What Is An Apprenticeship?

  • What is an Apprentice?

An apprentice is an employee who learns a craft through planned, supervised on-the-job training combined with classroom instruction. Apprentices are taught safety, the trade, proper use, care and the safe handling of tools and equipment.

  • What does it take to qualify as an Apprentice?

Applicants must be at least 18 years of age. Almost all programs require a high school diploma or GED Certificate; some may require basic mathematics and science courses, an aptitude test, drivers license and must be physically capable to perform the work of the trade.

  • How does a person become an Apprentice?

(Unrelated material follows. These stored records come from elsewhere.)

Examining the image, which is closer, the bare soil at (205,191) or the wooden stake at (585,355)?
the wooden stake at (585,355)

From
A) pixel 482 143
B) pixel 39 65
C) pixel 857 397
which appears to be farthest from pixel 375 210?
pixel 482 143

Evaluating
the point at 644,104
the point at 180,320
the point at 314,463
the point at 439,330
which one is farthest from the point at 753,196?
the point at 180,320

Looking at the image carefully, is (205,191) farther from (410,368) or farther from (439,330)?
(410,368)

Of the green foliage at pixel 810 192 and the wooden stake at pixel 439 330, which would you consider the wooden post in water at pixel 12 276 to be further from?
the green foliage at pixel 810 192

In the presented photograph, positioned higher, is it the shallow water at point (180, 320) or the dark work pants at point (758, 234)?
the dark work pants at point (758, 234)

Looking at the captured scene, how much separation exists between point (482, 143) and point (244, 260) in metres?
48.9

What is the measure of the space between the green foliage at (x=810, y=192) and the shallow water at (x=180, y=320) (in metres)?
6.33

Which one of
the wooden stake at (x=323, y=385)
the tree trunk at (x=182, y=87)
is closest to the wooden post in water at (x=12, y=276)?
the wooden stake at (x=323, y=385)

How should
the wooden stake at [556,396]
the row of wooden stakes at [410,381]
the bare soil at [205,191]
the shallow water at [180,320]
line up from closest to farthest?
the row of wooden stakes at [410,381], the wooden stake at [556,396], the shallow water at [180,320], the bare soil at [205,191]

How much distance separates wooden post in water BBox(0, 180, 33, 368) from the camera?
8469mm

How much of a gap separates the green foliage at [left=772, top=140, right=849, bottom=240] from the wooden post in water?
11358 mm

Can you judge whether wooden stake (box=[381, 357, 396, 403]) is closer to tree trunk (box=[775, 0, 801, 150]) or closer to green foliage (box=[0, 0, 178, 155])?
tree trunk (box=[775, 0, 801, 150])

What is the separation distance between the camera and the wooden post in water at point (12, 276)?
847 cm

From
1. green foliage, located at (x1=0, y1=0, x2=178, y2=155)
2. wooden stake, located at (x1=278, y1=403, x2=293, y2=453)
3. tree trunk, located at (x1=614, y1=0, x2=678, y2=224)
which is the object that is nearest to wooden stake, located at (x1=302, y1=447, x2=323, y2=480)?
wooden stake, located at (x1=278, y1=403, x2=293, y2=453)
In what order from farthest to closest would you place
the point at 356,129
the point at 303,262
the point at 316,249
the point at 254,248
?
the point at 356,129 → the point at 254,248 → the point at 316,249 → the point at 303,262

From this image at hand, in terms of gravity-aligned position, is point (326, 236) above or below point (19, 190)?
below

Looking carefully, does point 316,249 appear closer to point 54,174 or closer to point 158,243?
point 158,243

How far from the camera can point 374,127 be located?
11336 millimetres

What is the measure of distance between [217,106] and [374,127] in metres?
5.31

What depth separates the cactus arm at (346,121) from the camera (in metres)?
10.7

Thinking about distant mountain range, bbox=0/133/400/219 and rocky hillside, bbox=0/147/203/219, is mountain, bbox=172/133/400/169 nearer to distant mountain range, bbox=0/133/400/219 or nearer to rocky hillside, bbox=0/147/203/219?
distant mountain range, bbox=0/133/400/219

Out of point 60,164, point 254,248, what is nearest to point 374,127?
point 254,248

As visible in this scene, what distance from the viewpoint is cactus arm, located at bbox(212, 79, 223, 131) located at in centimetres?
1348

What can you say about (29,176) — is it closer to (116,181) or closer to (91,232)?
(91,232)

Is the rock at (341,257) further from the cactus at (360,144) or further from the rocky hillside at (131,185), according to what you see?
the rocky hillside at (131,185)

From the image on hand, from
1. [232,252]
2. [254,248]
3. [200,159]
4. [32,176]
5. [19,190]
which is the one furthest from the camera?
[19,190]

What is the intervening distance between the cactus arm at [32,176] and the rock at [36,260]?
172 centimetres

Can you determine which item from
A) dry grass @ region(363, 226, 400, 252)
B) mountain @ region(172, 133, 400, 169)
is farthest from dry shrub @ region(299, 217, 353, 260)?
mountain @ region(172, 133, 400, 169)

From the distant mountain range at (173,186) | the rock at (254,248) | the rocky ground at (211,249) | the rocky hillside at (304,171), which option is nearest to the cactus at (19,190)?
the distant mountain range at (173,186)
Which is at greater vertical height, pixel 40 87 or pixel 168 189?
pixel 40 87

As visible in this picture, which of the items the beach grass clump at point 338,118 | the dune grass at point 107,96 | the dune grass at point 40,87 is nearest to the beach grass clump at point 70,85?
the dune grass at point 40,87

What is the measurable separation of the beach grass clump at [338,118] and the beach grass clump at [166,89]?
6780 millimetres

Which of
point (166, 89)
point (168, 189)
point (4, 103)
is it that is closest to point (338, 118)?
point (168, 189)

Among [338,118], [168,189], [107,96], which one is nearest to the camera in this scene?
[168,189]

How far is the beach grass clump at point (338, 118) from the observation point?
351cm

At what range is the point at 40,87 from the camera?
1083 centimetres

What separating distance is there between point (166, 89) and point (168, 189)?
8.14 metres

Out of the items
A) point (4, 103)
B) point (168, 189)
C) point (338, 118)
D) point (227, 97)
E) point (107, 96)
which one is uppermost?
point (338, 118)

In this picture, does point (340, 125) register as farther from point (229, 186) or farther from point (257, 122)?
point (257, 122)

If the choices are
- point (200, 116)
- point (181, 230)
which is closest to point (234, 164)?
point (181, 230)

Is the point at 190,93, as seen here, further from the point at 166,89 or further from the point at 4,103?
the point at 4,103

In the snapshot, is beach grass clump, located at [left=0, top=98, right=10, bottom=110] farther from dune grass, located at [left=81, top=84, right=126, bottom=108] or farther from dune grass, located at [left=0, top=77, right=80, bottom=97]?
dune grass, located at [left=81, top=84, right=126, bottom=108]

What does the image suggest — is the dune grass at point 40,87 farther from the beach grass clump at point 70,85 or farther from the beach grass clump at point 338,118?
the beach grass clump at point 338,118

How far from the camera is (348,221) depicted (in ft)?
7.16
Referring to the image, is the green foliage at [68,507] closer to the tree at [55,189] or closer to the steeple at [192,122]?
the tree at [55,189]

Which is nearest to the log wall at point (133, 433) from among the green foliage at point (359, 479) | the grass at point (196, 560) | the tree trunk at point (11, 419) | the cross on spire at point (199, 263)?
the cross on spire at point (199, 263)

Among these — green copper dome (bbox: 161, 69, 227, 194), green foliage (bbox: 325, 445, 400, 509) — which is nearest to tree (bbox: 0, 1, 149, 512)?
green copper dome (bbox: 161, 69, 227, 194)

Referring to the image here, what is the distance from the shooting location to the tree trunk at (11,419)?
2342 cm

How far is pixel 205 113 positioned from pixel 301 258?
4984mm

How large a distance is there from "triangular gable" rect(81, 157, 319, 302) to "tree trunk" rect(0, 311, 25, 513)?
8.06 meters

Apprenticeship in the trades is highly selective and acceptance for training depends on the applicant’s qualifications and the manpower needs of the trade. Once indentured, the apprentice is under the direction and supervision of a Joint Apprenticeship and Training Committee. This Committee consists of persons with considerable experience representing both management and labor. You may check with any of the sponsors listed in this document. Being listed as a sponsor, however, does not mean the sponsor is looking for apprentices it only means that they have a program available.

  • How is apprenticeship training structured?

Apprentices work on actual job sites under the supervision of qualified journey workers. Related instruction or classroom training may include courses in mathematics, sciences, and other craft-related technical subjects. Most apprenticeship programs last from 2 to 6 years with 4 years being the average.